The forester Gifford Pinchot believed natural resources were ours to use as well as cherish. As we seek balance in a green economy, his ideals are relevant today. By Sandy Bauers
Inquirer Staff Writer
At the dawn of the 20th century, the nation's forests were in trouble.
The country was headed for a timber famine. The great woodlands of the East had been cut, and those in the West were in the path of the loggers. Public land was being sold for pennies or given away outright.
To Gifford Pinchot, a young forester from Pennsylvania, it was "a gigantic and lamentable massacre."
He thought the nation's resources should belong to - and benefit - all, not just a wealthy and powerful few.
He decided to do something about it.
In 1905, largely due to his efforts, the U.S. Forest Service was created, and he became its first chief. His legacy is still being played out in forest conservation today. And his ideals are still its foundation, even as hitherto undreamed of challenges such as climate change threaten.
To be sure, the nation's foresters have never forgotten Pinchot. Two months ago, when U.S. Department of Agriculture Secretary Tom Vilsack outlined his vision for the future of the nation's forests, he began by invoking "G.P," whose guiding principle was to manage forests "for the greatest good, for the greatest number, for the longest time."
But recently, Pinchot - a two-term governor of Pennsylvania who died in 1946 - has come back into wider public focus.

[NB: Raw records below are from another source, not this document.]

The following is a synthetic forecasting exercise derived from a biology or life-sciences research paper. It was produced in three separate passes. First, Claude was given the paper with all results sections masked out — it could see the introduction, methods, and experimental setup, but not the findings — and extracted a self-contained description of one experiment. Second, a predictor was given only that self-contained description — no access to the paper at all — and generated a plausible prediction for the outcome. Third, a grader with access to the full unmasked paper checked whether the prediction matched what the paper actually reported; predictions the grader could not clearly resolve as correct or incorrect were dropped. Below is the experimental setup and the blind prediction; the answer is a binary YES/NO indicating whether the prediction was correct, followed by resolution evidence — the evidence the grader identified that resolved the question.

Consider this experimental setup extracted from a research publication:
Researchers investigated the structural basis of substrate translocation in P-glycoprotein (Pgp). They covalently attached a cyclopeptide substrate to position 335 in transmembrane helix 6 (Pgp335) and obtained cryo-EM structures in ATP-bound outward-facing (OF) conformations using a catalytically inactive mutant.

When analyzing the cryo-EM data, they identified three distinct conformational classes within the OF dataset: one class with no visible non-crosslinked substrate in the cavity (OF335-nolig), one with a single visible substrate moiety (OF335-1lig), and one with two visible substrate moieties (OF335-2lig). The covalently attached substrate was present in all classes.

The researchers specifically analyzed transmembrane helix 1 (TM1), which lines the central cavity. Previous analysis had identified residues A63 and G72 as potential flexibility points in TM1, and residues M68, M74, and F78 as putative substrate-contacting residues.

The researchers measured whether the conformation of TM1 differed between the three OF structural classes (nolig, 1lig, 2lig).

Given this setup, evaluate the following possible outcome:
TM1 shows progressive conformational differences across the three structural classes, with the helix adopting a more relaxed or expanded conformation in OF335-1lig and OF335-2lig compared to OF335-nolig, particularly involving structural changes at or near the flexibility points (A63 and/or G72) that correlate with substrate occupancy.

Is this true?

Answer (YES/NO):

Today, publisher Houghton Mifflin Harcourt is releasing The Big Burn by Timothy Egan, the story of the largest wildfire in American history.
In 1910, more than three million acres of western forest were incinerated by a wall of flames and black smoke that rolled across a parched landscape with a mighty roar. Eighty-five people died.
Central to Egan's story are the nation's forests themselves. And Pinchot's efforts to conserve them.
Ken Burns' recent PBS series on national parks touched on Pinchot's friendship with John Muir and their differing opinions on how to protect the wilderness they both loved.
Muir's romantic, spiritual philosophy was one of preservation - cordon nature off and leave it alone, basically. It led to the national park system, which now includes 84.6 million acres.
Pinchot's conservation philosophy was utilitarian - manage the lands for maximum public good, which could include recreation, protecting water quality, and, yes, logging. It led to the national forest system, which encompasses 192 million acres.
"Today, if you like that nice wooden salad bowl, you're going have to cut down a tree to get it. But, as long as the resource is used wisely and sustainably, then we can continue to have both - the forest and the product," says Lori Danuff-McKean, of the U.S. Forest Service in Milford, Pa.
"That was Pinchot's philosophy 100 years ago. And that's the same philosophy the Forest Service is using today."
Indeed, it was because the land could be used that it was saved at all, says Al Sample, president of the Pinchot Institute for Conservation.
Politically, "we never would have been able to protect 192 million acres of federal land as national park, managed strictly for preservation."
Pinchot was, perhaps, an unlikely hero. His grandfather was a timber baron who clear-cut wide swaths of Pennsylvania. Pinchot himself often touted the common welfare, yet lived in a family castle with 63 turrets - Grey Towers in Milford, now a national historic site.
He was tall, leggy, and had a bushy mustache. His sweetheart died young, but throughout much of his life, Pinchot often thought he was being visited by her.
He had studied forestry in Europe but found it lacking. In France, it was "a fussy thing practiced by a mildewed gentry," Egan writes.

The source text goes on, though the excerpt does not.